→ **Prompt**
Give a verbatim repeat of the lines that run from the line containing "What is farthest" to the end of the data below.
------ Records to process
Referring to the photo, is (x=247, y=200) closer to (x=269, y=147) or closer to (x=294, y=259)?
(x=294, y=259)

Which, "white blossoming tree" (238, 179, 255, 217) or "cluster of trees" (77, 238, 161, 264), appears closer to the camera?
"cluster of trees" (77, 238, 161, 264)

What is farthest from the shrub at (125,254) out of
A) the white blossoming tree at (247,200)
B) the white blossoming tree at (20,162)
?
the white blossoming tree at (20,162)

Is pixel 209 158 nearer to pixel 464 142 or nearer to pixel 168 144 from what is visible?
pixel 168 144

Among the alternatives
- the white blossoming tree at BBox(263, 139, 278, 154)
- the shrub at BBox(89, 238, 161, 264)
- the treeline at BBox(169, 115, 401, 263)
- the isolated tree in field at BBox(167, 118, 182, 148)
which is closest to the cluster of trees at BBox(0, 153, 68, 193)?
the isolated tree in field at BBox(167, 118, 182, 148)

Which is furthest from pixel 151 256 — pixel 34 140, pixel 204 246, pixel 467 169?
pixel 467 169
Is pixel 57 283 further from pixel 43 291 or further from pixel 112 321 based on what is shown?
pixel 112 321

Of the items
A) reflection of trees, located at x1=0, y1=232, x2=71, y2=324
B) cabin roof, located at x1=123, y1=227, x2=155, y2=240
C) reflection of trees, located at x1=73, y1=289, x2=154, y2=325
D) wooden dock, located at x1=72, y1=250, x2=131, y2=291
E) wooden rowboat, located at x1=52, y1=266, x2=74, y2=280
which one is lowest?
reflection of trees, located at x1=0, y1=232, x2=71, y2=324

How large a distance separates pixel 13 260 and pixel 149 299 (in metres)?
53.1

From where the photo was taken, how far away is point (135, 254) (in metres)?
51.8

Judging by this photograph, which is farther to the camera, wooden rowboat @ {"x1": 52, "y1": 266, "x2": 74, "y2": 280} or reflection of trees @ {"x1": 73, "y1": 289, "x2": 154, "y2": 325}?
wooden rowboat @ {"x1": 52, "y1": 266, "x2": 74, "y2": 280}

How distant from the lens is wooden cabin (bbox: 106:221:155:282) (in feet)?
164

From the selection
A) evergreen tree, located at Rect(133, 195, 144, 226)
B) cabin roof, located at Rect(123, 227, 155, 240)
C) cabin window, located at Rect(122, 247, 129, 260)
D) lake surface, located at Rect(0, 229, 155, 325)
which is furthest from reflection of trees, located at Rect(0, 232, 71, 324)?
------------
→ **Response to this exercise**
What is farthest from the shrub at (125,254) out of
A) the white blossoming tree at (247,200)
B) the white blossoming tree at (20,162)
?
the white blossoming tree at (20,162)

Is pixel 209 158 nearer to pixel 464 142 or nearer to pixel 168 144 from what is visible?
pixel 168 144

Among the alternatives
- the white blossoming tree at BBox(263, 139, 278, 154)
- the shrub at BBox(89, 238, 161, 264)
- the treeline at BBox(169, 115, 401, 263)
- the isolated tree in field at BBox(167, 118, 182, 148)
which is closest to the cluster of trees at BBox(0, 153, 68, 193)?
the isolated tree in field at BBox(167, 118, 182, 148)

Which is furthest from pixel 151 256 — pixel 34 140, pixel 204 246, pixel 467 169?
pixel 467 169
Is pixel 57 283 further from pixel 43 291 or further from pixel 112 321 based on what is shown?
pixel 112 321

Of the items
A) reflection of trees, located at x1=0, y1=232, x2=71, y2=324
B) cabin roof, located at x1=123, y1=227, x2=155, y2=240
C) reflection of trees, located at x1=73, y1=289, x2=154, y2=325
D) wooden dock, located at x1=72, y1=250, x2=131, y2=291
E) wooden rowboat, located at x1=52, y1=266, x2=74, y2=280
which one is lowest?
reflection of trees, located at x1=0, y1=232, x2=71, y2=324

How large a distance separates pixel 13 260 and pixel 149 299 (in metres)?
53.1

From where the photo was taken, how far away is point (135, 254) (in metres)?
51.8

Judging by this photograph, which is farther to the camera, wooden rowboat @ {"x1": 52, "y1": 266, "x2": 74, "y2": 280} or reflection of trees @ {"x1": 73, "y1": 289, "x2": 154, "y2": 325}?
wooden rowboat @ {"x1": 52, "y1": 266, "x2": 74, "y2": 280}

How distant from the lens is wooden cabin (bbox: 106:221:155:282) (in feet)?
164

From the selection
A) evergreen tree, located at Rect(133, 195, 144, 226)
B) cabin roof, located at Rect(123, 227, 155, 240)
C) cabin window, located at Rect(122, 247, 129, 260)
D) lake surface, located at Rect(0, 229, 155, 325)
which is furthest from reflection of trees, located at Rect(0, 232, 71, 324)?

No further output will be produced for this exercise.